Through changing the way water recycling centres are managed, with dedicated teams of technicians to monitor and enhance performance, the company has been able to achieve a threefold increase in the amount of energy produced over the last five years.

Since forming the in-house team, Anglian have helped to set up a water-industry specific “CHP User Group” as a forum for collaboration and shared learning. This has already produced benefits with more efficient trouble shooting and developing methods of best practice within the specialist environment.

“This change provides a sound platform to drive innovation by bringing together key subject matter experts with a clear focus on a common goal. It’s vital that the end-to-end process is maintained just like a production line. Reliability of the sludge treatment process is vital to the CHP engines, as without the correct sludge feed there won’t be sufficient gas of the right quality to run the engines,” Graham added.

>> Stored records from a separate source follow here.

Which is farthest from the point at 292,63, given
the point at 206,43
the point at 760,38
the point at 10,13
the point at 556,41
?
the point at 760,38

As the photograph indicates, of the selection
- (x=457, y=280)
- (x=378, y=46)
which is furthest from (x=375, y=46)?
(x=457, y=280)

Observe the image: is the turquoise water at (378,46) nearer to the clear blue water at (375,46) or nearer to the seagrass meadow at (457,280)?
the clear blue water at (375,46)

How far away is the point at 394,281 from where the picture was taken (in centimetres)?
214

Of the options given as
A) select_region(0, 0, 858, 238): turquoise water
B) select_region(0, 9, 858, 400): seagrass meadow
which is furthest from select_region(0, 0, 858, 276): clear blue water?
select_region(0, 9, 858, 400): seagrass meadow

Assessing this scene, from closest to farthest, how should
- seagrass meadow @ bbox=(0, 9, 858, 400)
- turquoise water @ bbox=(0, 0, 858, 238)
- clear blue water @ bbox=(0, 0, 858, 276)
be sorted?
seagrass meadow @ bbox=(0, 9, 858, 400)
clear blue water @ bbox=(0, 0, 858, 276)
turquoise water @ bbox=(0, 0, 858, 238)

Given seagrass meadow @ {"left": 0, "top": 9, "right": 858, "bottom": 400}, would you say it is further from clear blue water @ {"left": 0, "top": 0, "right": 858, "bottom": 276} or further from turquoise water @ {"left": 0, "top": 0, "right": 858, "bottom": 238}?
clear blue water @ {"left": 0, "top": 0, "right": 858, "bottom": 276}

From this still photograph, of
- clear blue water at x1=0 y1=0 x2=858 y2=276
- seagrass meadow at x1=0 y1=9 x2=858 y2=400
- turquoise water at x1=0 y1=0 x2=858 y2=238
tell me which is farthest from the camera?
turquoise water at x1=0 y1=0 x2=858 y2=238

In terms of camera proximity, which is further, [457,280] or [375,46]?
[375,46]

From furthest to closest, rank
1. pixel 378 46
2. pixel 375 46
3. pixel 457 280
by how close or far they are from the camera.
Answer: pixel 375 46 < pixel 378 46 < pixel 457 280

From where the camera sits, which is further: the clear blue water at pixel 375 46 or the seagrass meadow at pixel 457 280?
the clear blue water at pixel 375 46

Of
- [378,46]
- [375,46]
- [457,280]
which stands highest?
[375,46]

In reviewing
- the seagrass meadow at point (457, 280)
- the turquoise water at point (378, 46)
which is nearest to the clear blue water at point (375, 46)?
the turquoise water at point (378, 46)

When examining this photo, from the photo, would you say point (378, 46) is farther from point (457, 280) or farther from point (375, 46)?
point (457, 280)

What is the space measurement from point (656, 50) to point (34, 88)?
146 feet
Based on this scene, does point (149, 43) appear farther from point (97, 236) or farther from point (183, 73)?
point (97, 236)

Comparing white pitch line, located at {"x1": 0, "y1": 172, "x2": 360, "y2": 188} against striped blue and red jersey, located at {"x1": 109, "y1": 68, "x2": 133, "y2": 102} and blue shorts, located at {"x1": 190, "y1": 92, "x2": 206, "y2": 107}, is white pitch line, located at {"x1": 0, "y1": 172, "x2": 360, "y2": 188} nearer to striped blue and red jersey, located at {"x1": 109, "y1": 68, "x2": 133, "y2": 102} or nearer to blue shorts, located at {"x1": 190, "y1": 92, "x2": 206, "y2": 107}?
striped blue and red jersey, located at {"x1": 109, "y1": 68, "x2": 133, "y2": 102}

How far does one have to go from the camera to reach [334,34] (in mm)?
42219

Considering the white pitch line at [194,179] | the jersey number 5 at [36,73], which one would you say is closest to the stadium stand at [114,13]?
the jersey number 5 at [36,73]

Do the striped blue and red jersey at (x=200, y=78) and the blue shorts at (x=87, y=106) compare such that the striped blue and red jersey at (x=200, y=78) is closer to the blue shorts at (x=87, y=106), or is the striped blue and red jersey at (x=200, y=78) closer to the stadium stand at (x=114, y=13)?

How electricity is generated from sludge

1 Sludge cake is weighed as it comes onto site

2 It is then delivered to the sludge cake building

3 Sludge cake is then mixed with liquid sludge from the Water Recycling Centre then fed into the treatment process

4 Advanced treatment process where sludge is pasteurised and conditioned prior to digestion

5 Sludge is then pumped off site to anaerobic digestion plant

6 Biogas created during anaerobic digestion comes back on site through these pipes

7 Biogas is stored in bags

8 The biogas is used to power four CHP engines, which generate electricity

9 Waste heat from the CHP engines warms up boilers that are used to heat the anaerobic digestion process

Peter Joyce, Head of Sludge Treatment, said: “The real catalyst for the change in performance has been the sheer energy and focus put in by the newly formed teams. This is creating new opportunities as the integrated team talk on a daily basis.

“As we’re settling into the new structures, it’s important that we continue to work at the highest level of safety and expand learning, so we have as many people skilled in both treatment processes and sludge treatment as possible. We’ll also be reaching out to other teams within Anglian Water, our alliances and suppliers to help us reach an industry leading position.”

Over the past 10 years, Anglian Water has invested £230million to enhance the treatment process at 10 of the region’s largest water recycling centres and enable them to produce renewable energy in this way.

Carbon Conscious

The use of CHP at Anglian isn’t the only carbon-reducing change in the business. The company’s broader renewable energy strategy focuses on minimising the ‘operational’ carbon from its everyday operations, and the ‘capital’ carbon used in building assets such as water mains, sewers and pumping stations.

Anglian Water is one of the founding members of The Prince of Wales’ Corporate Leaders Group, a collective whose members are committed to addressing their climate impact and ensuring resilience to the ever-increasing effects of climate change.

Furthermore, Anglian’s involvement in the industry-wide ‘Public Interest Commitment’ commits Anglian to continuing to deliver wider benefits to society and the environment above and beyond the provision of clean, fresh drinking water and water recycling services. As part of this commitment, a goal for the whole sector is to achieve net zero carbon emissions by 2030.

In order to ensure that the business is operating in the most carbon-savvy way, Anglian have been exploring the use of innovative battery storage, solar power and electric vehicles across the business.

Further to this, two years ago, Anglian Water set the benchmark of becoming the first utility to issue a Sterling Green Bond meaning all of the company’s capital investment programme meets the Green Bond Principles of sustainability, environmental performance and carbon reduction.

Looking Ahead

With the public interest and carbon neutrality embedded in the organisation’s strategy, Anglian are hoping to produce more energy year-on-year. The results achieved to date are impressive, but with the company’s ambitions to achieve carbon neutrality, Anglian are aiming even higher by the end of the decade.

The success of its CHP programme is an important step in meeting its carbon targets, realising that there really is power in poo.